- _提示された記録_
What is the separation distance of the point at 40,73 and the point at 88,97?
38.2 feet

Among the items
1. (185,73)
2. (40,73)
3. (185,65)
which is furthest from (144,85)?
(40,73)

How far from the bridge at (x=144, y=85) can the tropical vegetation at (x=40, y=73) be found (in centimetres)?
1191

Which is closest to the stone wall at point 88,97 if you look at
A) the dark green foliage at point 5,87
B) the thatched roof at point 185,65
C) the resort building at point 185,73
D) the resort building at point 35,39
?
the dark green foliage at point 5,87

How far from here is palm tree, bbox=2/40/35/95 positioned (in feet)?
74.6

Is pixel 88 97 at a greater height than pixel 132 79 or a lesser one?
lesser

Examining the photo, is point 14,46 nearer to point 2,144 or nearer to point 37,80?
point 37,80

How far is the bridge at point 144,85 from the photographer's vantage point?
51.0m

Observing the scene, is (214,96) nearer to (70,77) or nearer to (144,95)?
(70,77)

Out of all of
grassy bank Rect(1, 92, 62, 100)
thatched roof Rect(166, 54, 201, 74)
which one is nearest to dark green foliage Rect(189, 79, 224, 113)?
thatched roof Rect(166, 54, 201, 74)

- _要件_
「Out of all of」を含む行から記録の最後までを、「grassy bank」だけを「grassy slope」に置き換え、ほかは一切変えずに書き直してもらえますか？

- _解答_
Out of all of
grassy slope Rect(1, 92, 62, 100)
thatched roof Rect(166, 54, 201, 74)
which one is nearest to dark green foliage Rect(189, 79, 224, 113)?
thatched roof Rect(166, 54, 201, 74)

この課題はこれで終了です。